Join the incentre I of the triangle to the 3 corners. From I drop 3
perpendiculars to each of the sides, each of these has a length of
$ r $. The areas of $ ABI $, $ BCI $, $ CAI $ are $ cr/2 $, $ ar/2
$ and $ br/2 $ respectively. They sum up to give the area of
triangle $ ABC $
Area of $ ABC = cr/2 + ar/2 + br/2 = r(a+b+c)/2 = rs $.
Back to the question!
When $ P $ is the midpoint of $ AD, r_1 = r_2 $ because they sit on
congruent triangles. The area of triangle $ ABP = AP \times AP/2 =
1/4. PB = \sqrt(1+1/4) = \sqrt5/2. $
The semi perimeter of $ ABP = (1 + 1/2 + \sqrt5/2)/2 =
[3+\sqrt5]/4. $ Using the formula $ A = rs $ for the area of the
triangle, the area of $ ABP = r_1[3+\sqrt5]/4 = 1/4. $ This gives $
r_1 = 1/[3 + \sqrt5] = [3 - \sqrt5]/4 $ so $ r_1 = r_2 = [3 -
\sqrt5]/4. $
The area of BPC is 1 - 1/4 - 1/4 = 1/2 and $ PB = PC = \sqrt5/2. $
The semi-perimeter of $ BPC = [1+ \sqrt5/2 + \sqrt5/2]/2 = [1 +
\sqrt5]/2. $ From the area of triangle $ BPC $ we get $ r_3[1 +
\sqrt5]/2 = 1/2 $ so $ r_3 = 1/[1 + \sqrt5] = [\sqrt5 - 1]/4. $
Now suppose the lengths AP and PD are $ 1-p $ and $ p $. The area
of $ APB = (1-p)/2. $ The length $ PB = \sqrt(1 + p^2 - 2p + 1) =
\sqrt(p^2 - 2p + 2) $ and the semi perimeter of $ APB = [1 + (1-p)

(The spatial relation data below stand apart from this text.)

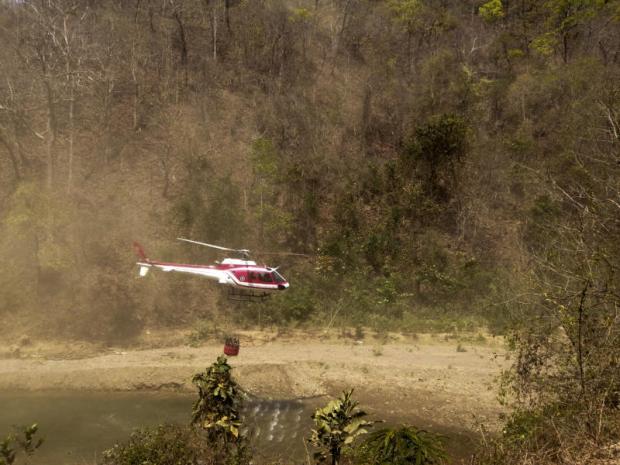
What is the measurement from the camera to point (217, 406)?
9.32 metres

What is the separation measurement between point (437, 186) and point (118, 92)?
24769 mm

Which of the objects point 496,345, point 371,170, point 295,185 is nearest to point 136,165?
point 295,185

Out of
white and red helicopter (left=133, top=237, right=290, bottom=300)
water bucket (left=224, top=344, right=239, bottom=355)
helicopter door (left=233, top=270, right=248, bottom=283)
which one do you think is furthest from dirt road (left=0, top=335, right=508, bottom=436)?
helicopter door (left=233, top=270, right=248, bottom=283)

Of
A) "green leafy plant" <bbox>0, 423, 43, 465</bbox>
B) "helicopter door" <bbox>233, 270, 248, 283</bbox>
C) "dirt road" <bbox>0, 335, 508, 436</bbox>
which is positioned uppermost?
"helicopter door" <bbox>233, 270, 248, 283</bbox>

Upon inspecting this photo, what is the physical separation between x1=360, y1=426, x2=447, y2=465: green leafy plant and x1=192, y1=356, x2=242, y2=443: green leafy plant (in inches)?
122

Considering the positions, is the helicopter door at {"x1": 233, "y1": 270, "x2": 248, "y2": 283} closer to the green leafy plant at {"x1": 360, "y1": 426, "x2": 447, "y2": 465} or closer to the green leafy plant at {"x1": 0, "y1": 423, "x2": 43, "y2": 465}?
the green leafy plant at {"x1": 0, "y1": 423, "x2": 43, "y2": 465}

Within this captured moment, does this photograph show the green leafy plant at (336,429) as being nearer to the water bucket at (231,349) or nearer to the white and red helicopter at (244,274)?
the water bucket at (231,349)

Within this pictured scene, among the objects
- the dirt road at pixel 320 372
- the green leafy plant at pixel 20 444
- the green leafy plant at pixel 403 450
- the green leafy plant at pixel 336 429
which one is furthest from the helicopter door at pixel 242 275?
the green leafy plant at pixel 403 450

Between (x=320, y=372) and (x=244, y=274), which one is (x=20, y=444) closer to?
(x=244, y=274)

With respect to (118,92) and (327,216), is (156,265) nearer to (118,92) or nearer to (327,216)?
(327,216)

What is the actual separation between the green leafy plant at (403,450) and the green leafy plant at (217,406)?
3.11m

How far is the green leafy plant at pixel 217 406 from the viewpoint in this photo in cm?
920

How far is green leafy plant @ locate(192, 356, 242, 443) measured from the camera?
9203mm

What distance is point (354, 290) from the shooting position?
24891 mm
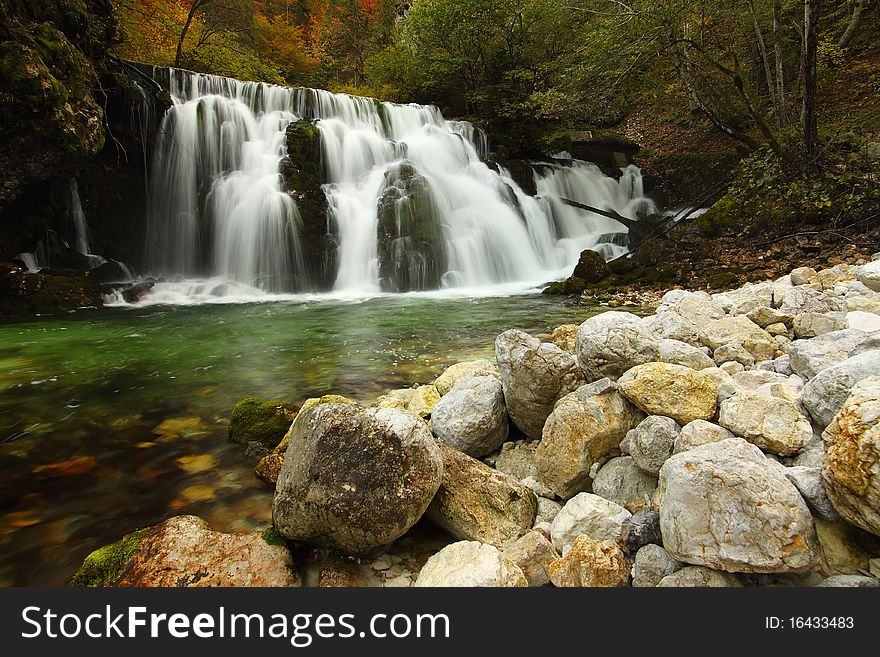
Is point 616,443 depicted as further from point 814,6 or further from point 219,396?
point 814,6

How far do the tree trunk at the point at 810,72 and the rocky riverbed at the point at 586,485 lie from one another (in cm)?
928

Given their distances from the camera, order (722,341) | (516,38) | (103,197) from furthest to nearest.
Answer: (516,38) < (103,197) < (722,341)

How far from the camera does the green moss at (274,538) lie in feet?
6.96

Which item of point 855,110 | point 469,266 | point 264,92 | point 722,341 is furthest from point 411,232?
point 855,110

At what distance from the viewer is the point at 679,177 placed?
17688mm

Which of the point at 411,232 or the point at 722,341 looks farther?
the point at 411,232

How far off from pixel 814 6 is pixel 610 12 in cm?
572

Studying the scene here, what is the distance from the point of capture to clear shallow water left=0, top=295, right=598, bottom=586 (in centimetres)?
266

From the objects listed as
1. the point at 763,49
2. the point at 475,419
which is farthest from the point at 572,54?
the point at 475,419

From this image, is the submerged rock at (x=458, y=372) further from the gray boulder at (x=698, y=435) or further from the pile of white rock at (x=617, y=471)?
the gray boulder at (x=698, y=435)

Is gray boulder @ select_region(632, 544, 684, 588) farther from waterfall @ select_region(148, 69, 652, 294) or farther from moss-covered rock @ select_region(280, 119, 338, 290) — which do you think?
moss-covered rock @ select_region(280, 119, 338, 290)

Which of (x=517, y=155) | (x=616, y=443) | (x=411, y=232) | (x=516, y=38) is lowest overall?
(x=616, y=443)

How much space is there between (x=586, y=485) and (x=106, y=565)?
2.29 m

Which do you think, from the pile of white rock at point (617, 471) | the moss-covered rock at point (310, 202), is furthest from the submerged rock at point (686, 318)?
the moss-covered rock at point (310, 202)
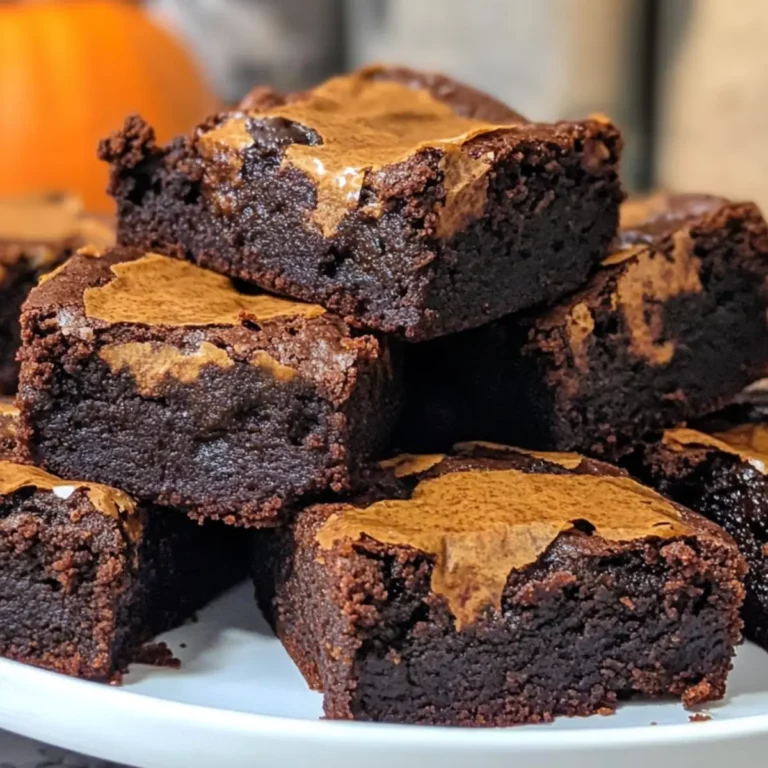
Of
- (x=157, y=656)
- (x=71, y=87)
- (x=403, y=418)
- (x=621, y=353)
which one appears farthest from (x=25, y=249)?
(x=71, y=87)

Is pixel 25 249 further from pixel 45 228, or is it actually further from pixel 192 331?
pixel 192 331

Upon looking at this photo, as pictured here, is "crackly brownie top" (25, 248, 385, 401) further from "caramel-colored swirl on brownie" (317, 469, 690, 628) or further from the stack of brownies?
"caramel-colored swirl on brownie" (317, 469, 690, 628)

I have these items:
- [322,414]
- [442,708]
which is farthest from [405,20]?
[442,708]

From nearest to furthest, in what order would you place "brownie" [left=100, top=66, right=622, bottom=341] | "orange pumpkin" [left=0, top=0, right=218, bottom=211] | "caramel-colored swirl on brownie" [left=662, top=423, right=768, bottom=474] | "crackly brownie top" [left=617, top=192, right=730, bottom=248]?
Answer: "brownie" [left=100, top=66, right=622, bottom=341] → "caramel-colored swirl on brownie" [left=662, top=423, right=768, bottom=474] → "crackly brownie top" [left=617, top=192, right=730, bottom=248] → "orange pumpkin" [left=0, top=0, right=218, bottom=211]

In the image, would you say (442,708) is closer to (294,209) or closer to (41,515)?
(41,515)

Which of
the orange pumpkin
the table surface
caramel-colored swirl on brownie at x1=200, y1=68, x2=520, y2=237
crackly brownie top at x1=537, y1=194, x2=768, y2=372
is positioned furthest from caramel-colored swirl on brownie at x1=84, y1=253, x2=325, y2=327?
the orange pumpkin

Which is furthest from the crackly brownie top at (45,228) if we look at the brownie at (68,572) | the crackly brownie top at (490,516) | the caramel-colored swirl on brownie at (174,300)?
the crackly brownie top at (490,516)

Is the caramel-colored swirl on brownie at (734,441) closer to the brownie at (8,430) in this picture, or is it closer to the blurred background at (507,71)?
the brownie at (8,430)
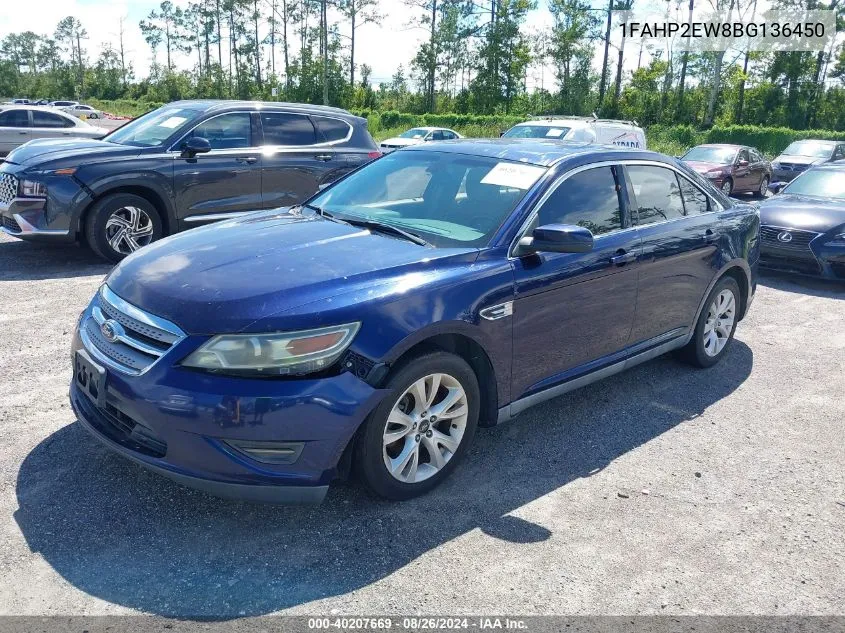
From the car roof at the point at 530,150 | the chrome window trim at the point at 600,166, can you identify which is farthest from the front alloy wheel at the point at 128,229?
the chrome window trim at the point at 600,166

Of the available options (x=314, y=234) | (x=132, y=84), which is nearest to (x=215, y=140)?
(x=314, y=234)

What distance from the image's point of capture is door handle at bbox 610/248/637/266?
14.2 feet

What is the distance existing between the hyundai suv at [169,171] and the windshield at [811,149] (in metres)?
16.5

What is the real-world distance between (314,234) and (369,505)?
4.84ft

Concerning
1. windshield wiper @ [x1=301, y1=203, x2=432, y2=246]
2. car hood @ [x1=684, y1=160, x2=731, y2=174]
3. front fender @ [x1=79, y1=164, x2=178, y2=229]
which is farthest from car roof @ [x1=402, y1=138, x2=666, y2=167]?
car hood @ [x1=684, y1=160, x2=731, y2=174]

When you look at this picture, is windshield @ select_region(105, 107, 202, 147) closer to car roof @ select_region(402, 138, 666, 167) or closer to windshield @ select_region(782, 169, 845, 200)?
car roof @ select_region(402, 138, 666, 167)

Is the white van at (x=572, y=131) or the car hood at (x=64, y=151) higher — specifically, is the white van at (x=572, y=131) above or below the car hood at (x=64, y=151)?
above

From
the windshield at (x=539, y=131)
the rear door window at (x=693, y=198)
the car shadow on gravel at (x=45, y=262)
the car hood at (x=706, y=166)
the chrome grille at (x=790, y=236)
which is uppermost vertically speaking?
Result: the windshield at (x=539, y=131)

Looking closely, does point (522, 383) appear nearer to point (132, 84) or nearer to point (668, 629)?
point (668, 629)

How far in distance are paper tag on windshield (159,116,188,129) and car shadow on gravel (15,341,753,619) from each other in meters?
5.12

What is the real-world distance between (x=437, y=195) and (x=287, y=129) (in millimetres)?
5160

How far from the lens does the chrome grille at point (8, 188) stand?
7.34m

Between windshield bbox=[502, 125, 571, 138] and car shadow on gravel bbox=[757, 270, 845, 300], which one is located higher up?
windshield bbox=[502, 125, 571, 138]

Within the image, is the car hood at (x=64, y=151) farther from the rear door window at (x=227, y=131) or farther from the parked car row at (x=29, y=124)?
the parked car row at (x=29, y=124)
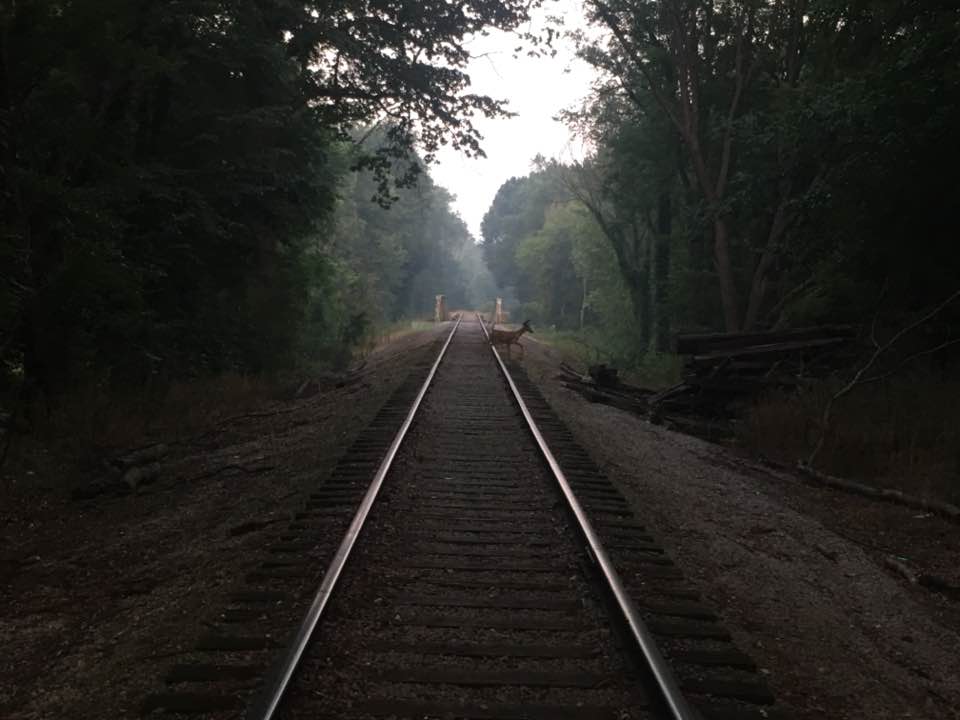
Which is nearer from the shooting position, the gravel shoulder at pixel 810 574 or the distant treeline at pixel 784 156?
the gravel shoulder at pixel 810 574

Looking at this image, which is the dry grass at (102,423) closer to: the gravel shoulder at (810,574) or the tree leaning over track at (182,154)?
the tree leaning over track at (182,154)

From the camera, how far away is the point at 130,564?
548cm

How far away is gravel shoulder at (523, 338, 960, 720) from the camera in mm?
3764

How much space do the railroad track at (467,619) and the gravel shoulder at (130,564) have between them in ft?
1.12

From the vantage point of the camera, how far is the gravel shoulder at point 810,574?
3.76 metres

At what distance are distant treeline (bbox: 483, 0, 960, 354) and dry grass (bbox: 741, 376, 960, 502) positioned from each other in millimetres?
1439

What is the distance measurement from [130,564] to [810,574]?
211 inches

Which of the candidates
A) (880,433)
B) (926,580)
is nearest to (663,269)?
(880,433)

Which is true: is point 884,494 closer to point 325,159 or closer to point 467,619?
point 467,619

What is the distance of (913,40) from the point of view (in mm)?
9031

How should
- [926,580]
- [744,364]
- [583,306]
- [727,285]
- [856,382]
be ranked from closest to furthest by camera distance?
1. [926,580]
2. [856,382]
3. [744,364]
4. [727,285]
5. [583,306]

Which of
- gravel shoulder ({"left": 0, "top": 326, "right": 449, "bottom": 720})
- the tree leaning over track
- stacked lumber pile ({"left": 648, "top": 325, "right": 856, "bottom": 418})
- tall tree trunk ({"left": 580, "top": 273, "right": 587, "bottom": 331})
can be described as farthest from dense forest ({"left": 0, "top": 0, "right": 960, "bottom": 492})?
tall tree trunk ({"left": 580, "top": 273, "right": 587, "bottom": 331})

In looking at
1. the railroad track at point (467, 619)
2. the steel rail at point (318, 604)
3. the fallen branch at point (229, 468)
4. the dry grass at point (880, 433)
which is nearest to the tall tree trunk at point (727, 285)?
the dry grass at point (880, 433)

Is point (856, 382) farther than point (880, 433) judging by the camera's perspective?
Yes
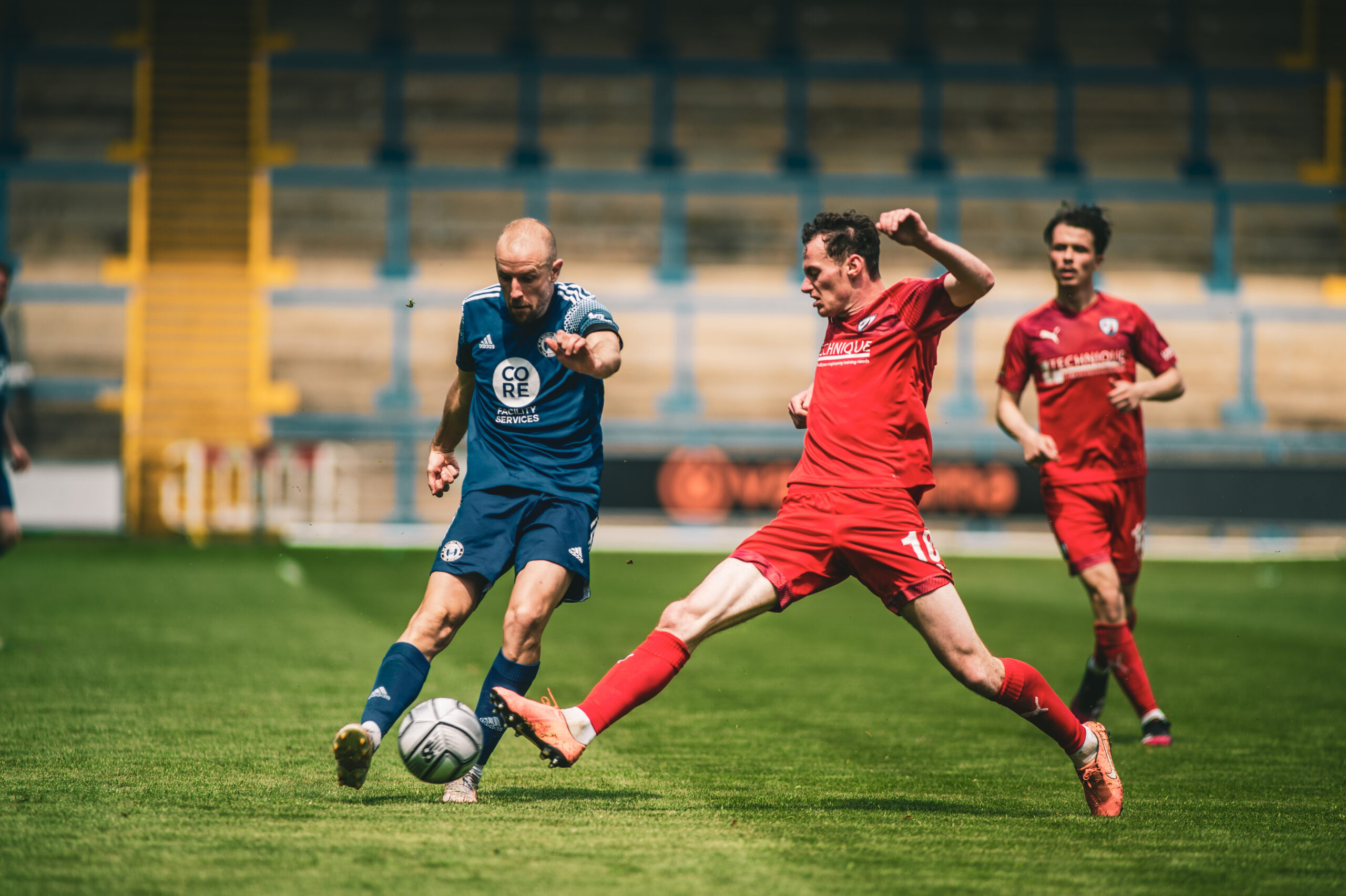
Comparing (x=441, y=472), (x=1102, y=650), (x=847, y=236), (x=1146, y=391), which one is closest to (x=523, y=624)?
(x=441, y=472)

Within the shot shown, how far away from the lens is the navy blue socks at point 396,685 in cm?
446

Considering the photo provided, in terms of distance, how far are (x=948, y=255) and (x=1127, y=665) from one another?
9.00 ft

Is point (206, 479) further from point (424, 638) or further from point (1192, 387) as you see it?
point (424, 638)

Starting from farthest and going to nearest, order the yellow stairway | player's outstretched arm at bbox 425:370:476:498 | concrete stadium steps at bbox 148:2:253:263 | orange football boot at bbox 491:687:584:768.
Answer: concrete stadium steps at bbox 148:2:253:263, the yellow stairway, player's outstretched arm at bbox 425:370:476:498, orange football boot at bbox 491:687:584:768

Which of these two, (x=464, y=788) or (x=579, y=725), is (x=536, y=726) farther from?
(x=464, y=788)

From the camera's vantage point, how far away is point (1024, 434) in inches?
241

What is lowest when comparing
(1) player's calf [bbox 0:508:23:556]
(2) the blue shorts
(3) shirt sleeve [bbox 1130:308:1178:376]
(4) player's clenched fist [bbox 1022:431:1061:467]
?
(1) player's calf [bbox 0:508:23:556]

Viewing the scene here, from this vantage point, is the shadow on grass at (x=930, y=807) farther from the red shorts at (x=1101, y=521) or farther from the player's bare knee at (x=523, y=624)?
the red shorts at (x=1101, y=521)

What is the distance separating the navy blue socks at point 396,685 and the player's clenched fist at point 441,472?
612 millimetres

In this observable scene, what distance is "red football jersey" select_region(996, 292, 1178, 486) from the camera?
6.47 meters

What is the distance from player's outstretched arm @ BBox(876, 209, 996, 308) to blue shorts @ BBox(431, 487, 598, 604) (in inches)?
54.2

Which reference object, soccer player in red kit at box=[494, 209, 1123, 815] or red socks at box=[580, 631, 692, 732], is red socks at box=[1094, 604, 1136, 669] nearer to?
soccer player in red kit at box=[494, 209, 1123, 815]

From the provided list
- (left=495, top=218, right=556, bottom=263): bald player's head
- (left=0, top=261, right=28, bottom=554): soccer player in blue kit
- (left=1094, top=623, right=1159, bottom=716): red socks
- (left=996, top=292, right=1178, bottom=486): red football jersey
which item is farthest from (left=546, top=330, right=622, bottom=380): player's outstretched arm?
(left=0, top=261, right=28, bottom=554): soccer player in blue kit

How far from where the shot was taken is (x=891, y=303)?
472 cm
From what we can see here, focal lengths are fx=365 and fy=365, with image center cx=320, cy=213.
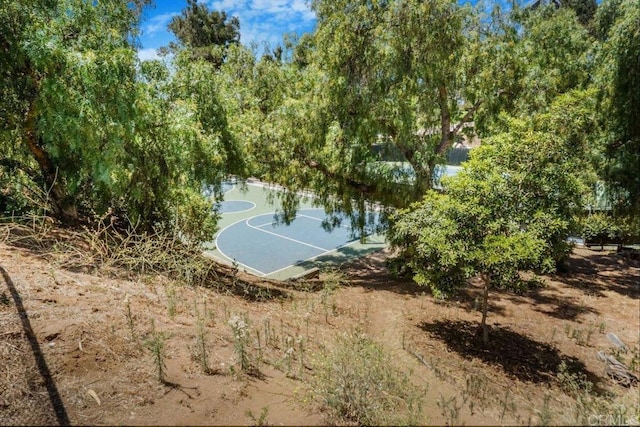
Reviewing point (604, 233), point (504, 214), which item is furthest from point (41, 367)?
point (604, 233)

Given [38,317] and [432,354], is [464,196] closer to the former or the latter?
[432,354]

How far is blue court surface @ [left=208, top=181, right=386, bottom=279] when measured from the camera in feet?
42.1

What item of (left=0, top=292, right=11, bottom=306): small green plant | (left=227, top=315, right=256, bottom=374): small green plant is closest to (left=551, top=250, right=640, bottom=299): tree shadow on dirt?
(left=227, top=315, right=256, bottom=374): small green plant

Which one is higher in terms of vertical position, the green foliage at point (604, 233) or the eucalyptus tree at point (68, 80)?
the eucalyptus tree at point (68, 80)

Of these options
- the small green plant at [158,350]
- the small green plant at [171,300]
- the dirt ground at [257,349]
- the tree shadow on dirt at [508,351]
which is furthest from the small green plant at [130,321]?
the tree shadow on dirt at [508,351]

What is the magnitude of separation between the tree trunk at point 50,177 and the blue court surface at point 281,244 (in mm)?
4642

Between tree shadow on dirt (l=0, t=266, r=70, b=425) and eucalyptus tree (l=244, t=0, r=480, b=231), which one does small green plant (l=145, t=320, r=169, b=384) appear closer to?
tree shadow on dirt (l=0, t=266, r=70, b=425)

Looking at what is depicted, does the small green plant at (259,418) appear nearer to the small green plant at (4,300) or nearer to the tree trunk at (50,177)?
the small green plant at (4,300)

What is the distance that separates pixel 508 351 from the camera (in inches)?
256

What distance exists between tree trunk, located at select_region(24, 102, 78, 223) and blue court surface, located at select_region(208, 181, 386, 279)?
183 inches

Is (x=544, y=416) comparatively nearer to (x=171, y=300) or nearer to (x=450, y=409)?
(x=450, y=409)

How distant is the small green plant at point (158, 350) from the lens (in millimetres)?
3402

+ \sqrt(p^2 - 2p + 2)]/2.$ So, using the area formula again,
$$ r_2 = {1-p\over 2} \times {2\over [2 - p + \sqrt(p^2 - 2p + 2)]}
= {1\over 2}[2 - p - \sqrt(p^2 - 2p + 2)]. $$
Similary with $ DPC $. The area of $ DPC = p/2 $ and the length $
PC = \sqrt(p^2 + 1). $ The semi perimeter of $ PC = [1 + p +
\sqrt(p^2 + 1)]/2. $ So
$$ r_1 = {p\over 2} \times {2\over [1 + p + \sqrt(p^2 + 1)]} =
{1\over 2}[1 + p - \sqrt(p^2 + 1)]. $$
Similarly $$ r_3 = {1\over 2} \times {2\over [1 + \sqrt(p^2 + 1) +
\sqrt(p^2 -2p + 2)]} = {1\over 2}[1 + \sqrt(p^2 + 1) - \sqrt(p^2
-2p +2)][\sqrt(p^2 +1)- p]. $$
To finish this question you need to use the formulae found above
which give the radii $ r_1 $, $ r_2$ and $ r_3 $ in terms of $ p $
and then consider how these values change as $ p $ varies from $0$
to $1$. For example $ r_1 $ varies from $0$ to approximately
$0.293$ as $ p $ increases from $0$ to $1$. In order to discover
whether the ratio of the radii $ r_1 : r_2 : r_3 $ can ever take
the value $1 : 2 : 3$ you could plot on the same axes the graphs of
$ r_1 $, $ r_2 $ and $ r_3 $ as $ p $ varies from $0$ to $1$.